Posted tagged ‘Dr. Strange’

The World of Steve Ditko

March 20, 2010

Strange and Stranger: The World of Steve Ditko
By Blake Bell
Fantagraphics Books, 2008
ISBN: 9781560979210

Strange and Stranger: The World of Steve Ditko

As a tour guide to the world of one of the great comic-book artists of the twentieth century, this book could hardly be bettered.

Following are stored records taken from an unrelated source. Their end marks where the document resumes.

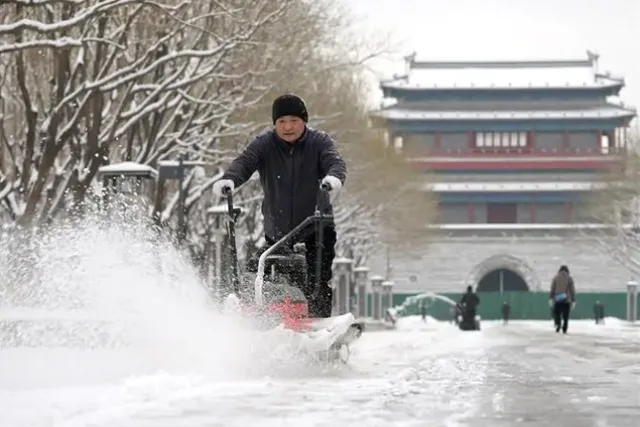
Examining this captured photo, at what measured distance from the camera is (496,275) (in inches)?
3238

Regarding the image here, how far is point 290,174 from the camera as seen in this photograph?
9633 millimetres

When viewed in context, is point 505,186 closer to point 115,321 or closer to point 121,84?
point 121,84

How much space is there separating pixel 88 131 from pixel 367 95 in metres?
16.0

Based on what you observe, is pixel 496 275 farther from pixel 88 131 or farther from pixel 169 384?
pixel 169 384

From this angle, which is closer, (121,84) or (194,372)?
(194,372)

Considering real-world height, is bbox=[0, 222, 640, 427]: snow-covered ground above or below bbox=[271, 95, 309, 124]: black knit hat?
below

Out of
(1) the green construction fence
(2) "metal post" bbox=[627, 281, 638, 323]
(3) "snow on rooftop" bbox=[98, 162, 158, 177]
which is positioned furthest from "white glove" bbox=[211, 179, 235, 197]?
(1) the green construction fence

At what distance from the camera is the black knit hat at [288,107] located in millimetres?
9531

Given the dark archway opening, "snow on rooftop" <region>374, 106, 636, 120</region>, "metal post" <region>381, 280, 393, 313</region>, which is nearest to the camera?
"metal post" <region>381, 280, 393, 313</region>

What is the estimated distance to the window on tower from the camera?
266ft

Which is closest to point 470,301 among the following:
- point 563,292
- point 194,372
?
point 563,292

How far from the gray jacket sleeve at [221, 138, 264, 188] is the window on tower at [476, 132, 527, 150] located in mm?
71854

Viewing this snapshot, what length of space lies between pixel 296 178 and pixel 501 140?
72.4 m

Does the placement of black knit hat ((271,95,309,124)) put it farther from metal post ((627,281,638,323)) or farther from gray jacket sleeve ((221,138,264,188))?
metal post ((627,281,638,323))
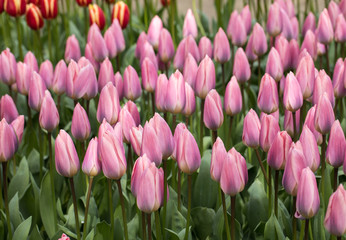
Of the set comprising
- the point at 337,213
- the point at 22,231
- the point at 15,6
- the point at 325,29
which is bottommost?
the point at 22,231

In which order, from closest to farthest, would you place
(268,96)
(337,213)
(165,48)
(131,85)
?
1. (337,213)
2. (268,96)
3. (131,85)
4. (165,48)

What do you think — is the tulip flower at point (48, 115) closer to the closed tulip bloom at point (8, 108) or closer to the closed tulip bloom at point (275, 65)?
the closed tulip bloom at point (8, 108)

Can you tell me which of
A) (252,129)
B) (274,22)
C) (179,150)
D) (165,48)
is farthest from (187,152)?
(274,22)

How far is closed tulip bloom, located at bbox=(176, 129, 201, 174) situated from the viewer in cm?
151

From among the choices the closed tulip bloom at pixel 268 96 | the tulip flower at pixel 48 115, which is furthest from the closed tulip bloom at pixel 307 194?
the tulip flower at pixel 48 115

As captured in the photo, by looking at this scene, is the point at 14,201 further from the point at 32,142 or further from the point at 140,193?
the point at 140,193

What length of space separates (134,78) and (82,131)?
0.38 meters

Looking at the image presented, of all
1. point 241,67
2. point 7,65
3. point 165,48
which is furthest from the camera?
point 165,48

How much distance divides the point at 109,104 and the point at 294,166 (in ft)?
2.01

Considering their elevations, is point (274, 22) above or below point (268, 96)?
above

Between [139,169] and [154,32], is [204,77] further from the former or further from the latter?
[154,32]

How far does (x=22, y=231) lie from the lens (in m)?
1.83

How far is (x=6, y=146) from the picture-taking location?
173 cm

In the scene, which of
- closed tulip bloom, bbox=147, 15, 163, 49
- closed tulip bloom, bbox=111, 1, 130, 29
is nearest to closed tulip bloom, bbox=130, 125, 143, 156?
closed tulip bloom, bbox=147, 15, 163, 49
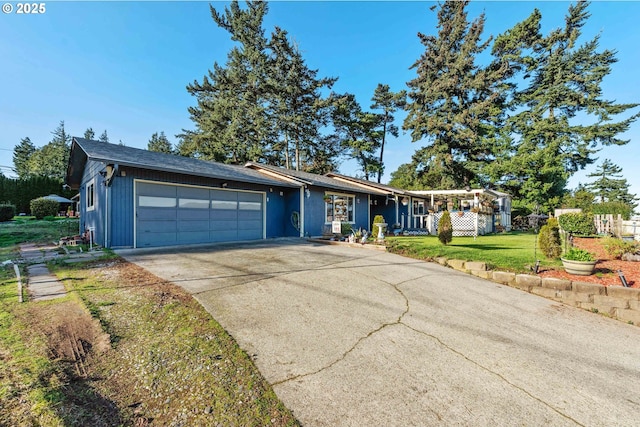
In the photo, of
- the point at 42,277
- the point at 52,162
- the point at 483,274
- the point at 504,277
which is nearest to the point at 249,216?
the point at 42,277

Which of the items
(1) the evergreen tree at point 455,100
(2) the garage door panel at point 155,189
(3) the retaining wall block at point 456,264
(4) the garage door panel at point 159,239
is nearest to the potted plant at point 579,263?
(3) the retaining wall block at point 456,264

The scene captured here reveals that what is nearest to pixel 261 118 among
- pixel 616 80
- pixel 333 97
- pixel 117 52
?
pixel 333 97

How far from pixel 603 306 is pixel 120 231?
430 inches

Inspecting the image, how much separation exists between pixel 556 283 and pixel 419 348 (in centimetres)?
394

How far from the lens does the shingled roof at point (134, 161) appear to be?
7.22 m

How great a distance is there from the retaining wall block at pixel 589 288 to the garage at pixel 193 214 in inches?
373

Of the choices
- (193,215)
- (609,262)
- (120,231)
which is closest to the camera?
(609,262)

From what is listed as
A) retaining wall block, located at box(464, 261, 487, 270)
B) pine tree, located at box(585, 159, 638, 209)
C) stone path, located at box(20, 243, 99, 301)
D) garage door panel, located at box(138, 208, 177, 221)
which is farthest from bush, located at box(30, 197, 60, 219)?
pine tree, located at box(585, 159, 638, 209)

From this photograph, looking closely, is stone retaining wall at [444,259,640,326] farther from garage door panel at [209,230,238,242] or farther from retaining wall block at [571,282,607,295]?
garage door panel at [209,230,238,242]

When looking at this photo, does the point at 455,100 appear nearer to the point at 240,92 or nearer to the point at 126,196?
the point at 240,92

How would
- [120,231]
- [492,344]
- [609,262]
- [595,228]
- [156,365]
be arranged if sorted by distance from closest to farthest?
[156,365]
[492,344]
[609,262]
[120,231]
[595,228]

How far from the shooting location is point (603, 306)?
4.54m

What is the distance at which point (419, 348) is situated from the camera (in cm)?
290

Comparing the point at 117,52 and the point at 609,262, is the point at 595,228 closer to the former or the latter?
the point at 609,262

Most comic-book fans will know Steve Ditko as the creator of Spider-Man and Dr. Strange, and his work on these iconic characters is well covered here.  But the author devotes just as focused an attention to Ditko’s work at Charlton Comics in the 1950s, and to his later career, following the acrimonious split with Marvel Comics in 1966.  Since then, scant popular recognition and very little commercial success has come Ditko’s way, even though the quality of his work has generally remained high.

It has to be said that Ditko has not always been the best custodian of his talent and, following stints at Warren Publications and DC Comics and a brief return to Marvel in 1979, he has tread an independent and an increasingly idiosyncratic course from about 1988 – and he continues to do so.  Those well-intentioned souls who have sought to work with the artist – and there have been many, among them Frank Miller and the late Will Eisner – have found him a difficult person to deal with; most have regretfully given up on him.

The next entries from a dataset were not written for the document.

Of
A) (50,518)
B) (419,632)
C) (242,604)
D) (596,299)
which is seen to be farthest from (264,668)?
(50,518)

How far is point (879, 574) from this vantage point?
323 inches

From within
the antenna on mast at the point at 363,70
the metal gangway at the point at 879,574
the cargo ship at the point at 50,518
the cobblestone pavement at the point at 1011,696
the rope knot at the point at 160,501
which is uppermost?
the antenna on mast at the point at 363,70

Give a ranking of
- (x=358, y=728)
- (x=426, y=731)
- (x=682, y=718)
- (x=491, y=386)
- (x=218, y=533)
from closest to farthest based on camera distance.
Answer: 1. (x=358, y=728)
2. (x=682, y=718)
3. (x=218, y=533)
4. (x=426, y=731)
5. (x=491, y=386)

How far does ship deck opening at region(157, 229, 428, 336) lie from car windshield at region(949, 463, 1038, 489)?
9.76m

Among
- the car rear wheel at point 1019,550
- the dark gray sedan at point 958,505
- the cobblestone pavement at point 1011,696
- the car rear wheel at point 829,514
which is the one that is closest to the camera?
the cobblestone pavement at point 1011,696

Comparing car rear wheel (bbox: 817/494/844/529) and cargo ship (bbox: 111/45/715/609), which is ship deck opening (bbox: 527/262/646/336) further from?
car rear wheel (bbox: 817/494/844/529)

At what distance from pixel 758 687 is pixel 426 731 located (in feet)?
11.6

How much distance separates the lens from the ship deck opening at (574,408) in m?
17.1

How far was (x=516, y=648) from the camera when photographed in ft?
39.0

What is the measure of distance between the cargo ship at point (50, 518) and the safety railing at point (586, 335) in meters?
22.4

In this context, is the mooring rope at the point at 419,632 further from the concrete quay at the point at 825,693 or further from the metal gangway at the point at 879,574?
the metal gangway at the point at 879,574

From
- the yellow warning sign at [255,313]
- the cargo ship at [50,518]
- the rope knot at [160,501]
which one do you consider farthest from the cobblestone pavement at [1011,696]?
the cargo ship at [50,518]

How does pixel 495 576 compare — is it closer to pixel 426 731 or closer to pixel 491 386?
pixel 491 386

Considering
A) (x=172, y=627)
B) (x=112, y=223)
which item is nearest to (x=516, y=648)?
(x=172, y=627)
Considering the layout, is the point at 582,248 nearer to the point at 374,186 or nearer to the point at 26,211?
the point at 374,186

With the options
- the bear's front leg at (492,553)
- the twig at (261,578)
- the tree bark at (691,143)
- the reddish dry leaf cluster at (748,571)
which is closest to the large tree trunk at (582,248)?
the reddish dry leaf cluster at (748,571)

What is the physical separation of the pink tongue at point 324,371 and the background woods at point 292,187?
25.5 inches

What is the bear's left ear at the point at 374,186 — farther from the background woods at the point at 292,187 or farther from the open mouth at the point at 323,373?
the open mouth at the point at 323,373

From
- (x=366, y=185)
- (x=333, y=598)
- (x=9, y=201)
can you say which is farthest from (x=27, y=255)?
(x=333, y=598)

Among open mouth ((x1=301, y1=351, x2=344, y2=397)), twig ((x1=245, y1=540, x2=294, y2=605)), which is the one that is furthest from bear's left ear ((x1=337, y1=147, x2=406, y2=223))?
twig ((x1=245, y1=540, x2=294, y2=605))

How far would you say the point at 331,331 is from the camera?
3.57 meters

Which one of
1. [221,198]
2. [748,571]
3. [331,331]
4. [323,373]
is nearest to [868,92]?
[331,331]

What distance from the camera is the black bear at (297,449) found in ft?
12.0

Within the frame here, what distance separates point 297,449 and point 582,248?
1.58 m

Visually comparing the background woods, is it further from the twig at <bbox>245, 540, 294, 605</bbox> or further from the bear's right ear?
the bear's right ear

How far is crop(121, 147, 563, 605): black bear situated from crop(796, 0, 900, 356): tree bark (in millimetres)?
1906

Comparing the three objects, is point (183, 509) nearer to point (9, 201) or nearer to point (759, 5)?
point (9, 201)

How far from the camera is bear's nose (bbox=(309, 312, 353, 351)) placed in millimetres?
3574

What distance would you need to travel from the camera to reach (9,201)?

Still, once Ditko was a boy who persuaded his mother, an accomplished seamstress, to make a Batman costume for him.  Once he was a young man with a burning ambition to become a comic-book artist, and he did so under the tutelage of the great Jerry Robinson.  Once, he drew Spider-Man and Dr. Strange, his own creations.  And he put much of his own life into both of these characters, especially Spider-Man, as Blake Bell clearly demonstrates.  But between the duplicity of the comics industry and Ayn Rand’s Objectivist ideas and maybe something in his own make-up, his head got messed up and he lost his way.

Here, along with a full biography, Bell gives a perceptive appreciation of Ditko’s achievements and a generous selection of artwork from all stages of his career, ending with a gallery of comic-book covers from the 1950s.  Sure, Strange and Stranger: The World of Steve Ditko, a large-scale art book, is gorgeously designed and produced.